**GOAL OF THE EXERCISE**
Each record below is to be retyped exactly, with its pictures omitted.

**MATERIAL FOR THIS EXERCISE**
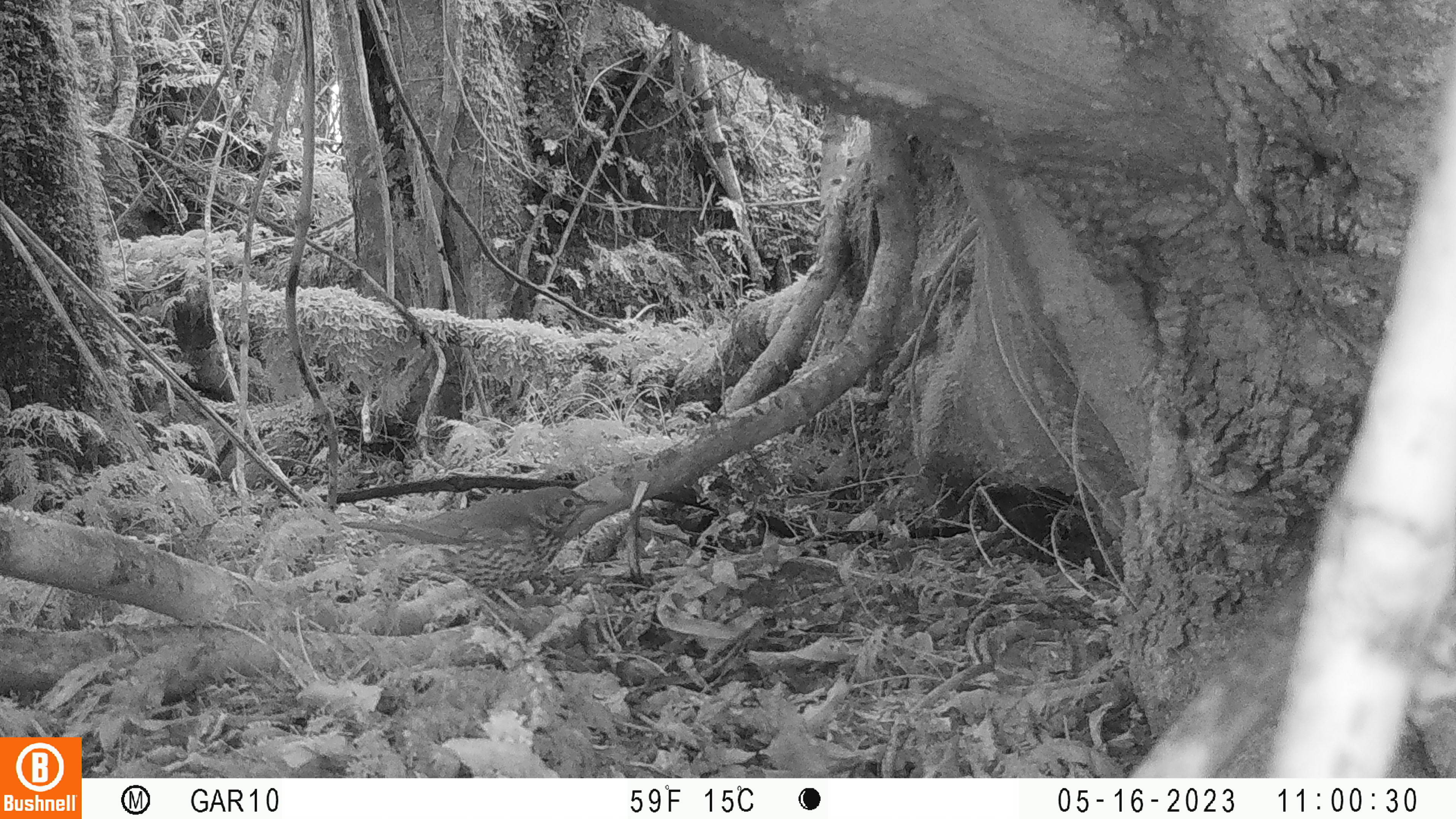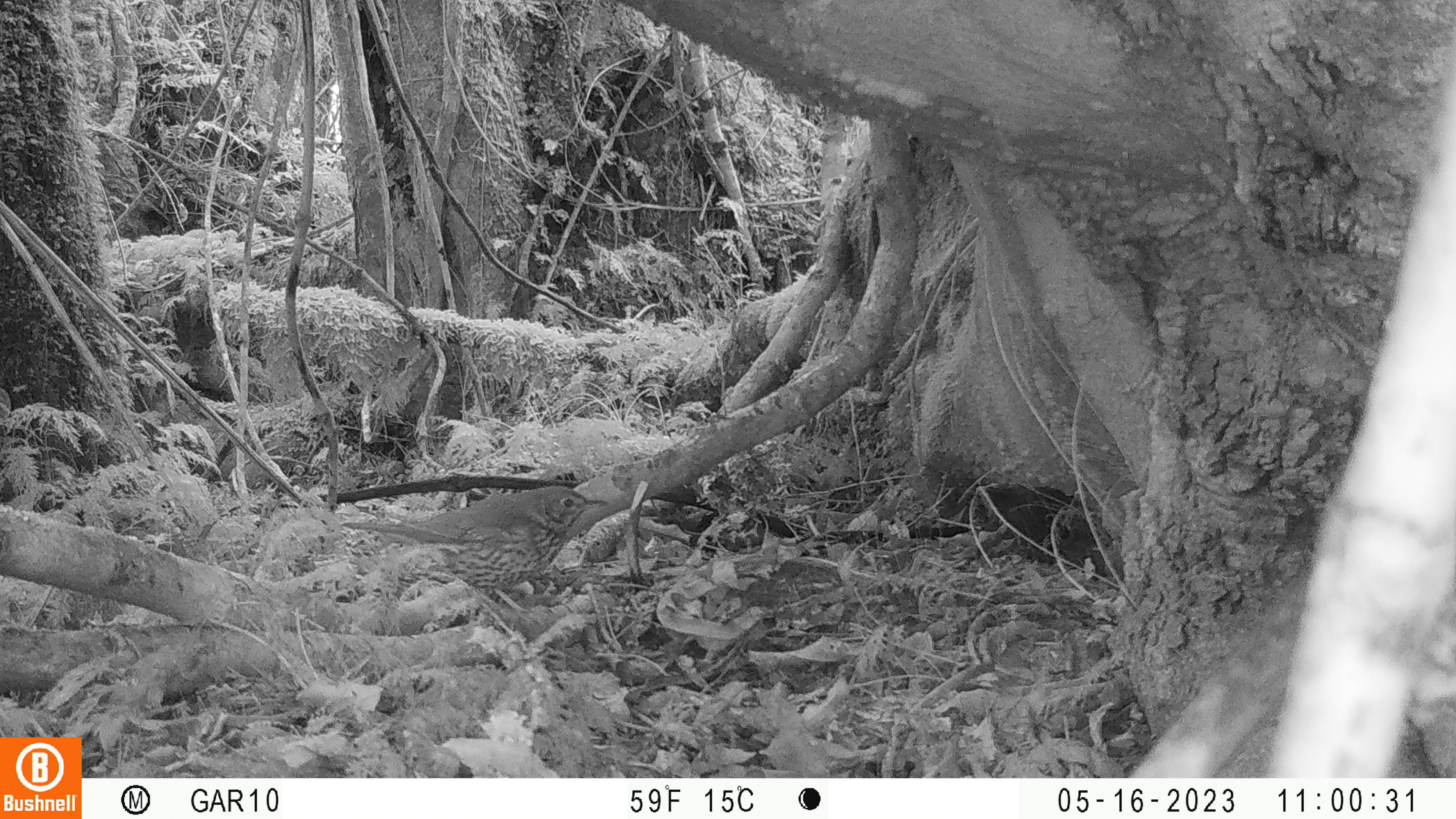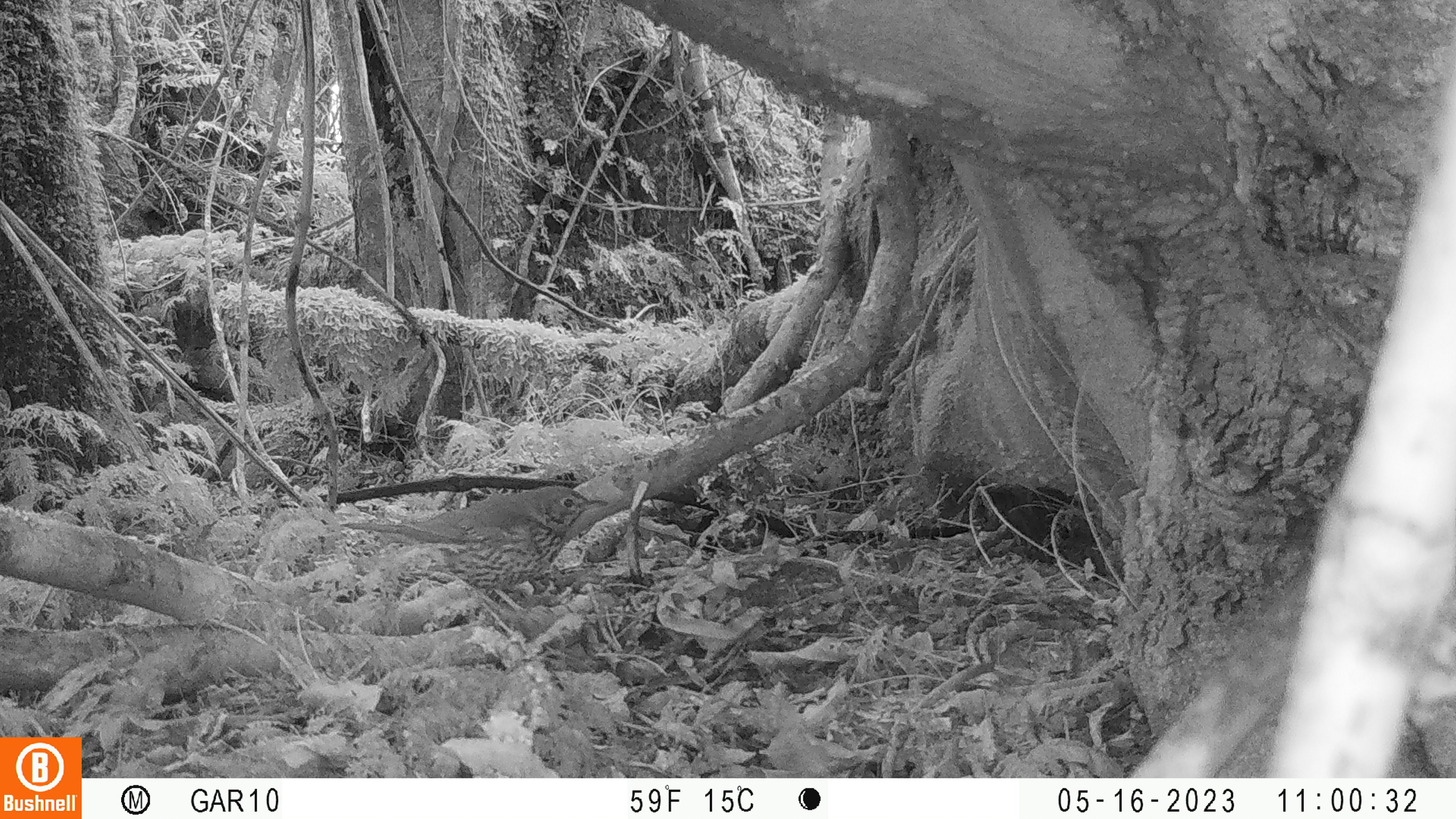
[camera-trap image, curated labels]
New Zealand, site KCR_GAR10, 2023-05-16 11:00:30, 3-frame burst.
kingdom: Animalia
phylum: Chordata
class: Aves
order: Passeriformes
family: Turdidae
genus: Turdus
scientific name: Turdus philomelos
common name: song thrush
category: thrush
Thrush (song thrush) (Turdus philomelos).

**PROBLEM SOLUTION**
[camera-trap image, curated labels]
New Zealand, site KCR_GAR10, 2023-05-16 11:00:30, 3-frame burst.
kingdom: Animalia
phylum: Chordata
class: Aves
order: Passeriformes
family: Turdidae
genus: Turdus
scientific name: Turdus philomelos
common name: song thrush
category: thrush
Thrush (song thrush) (Turdus philomelos).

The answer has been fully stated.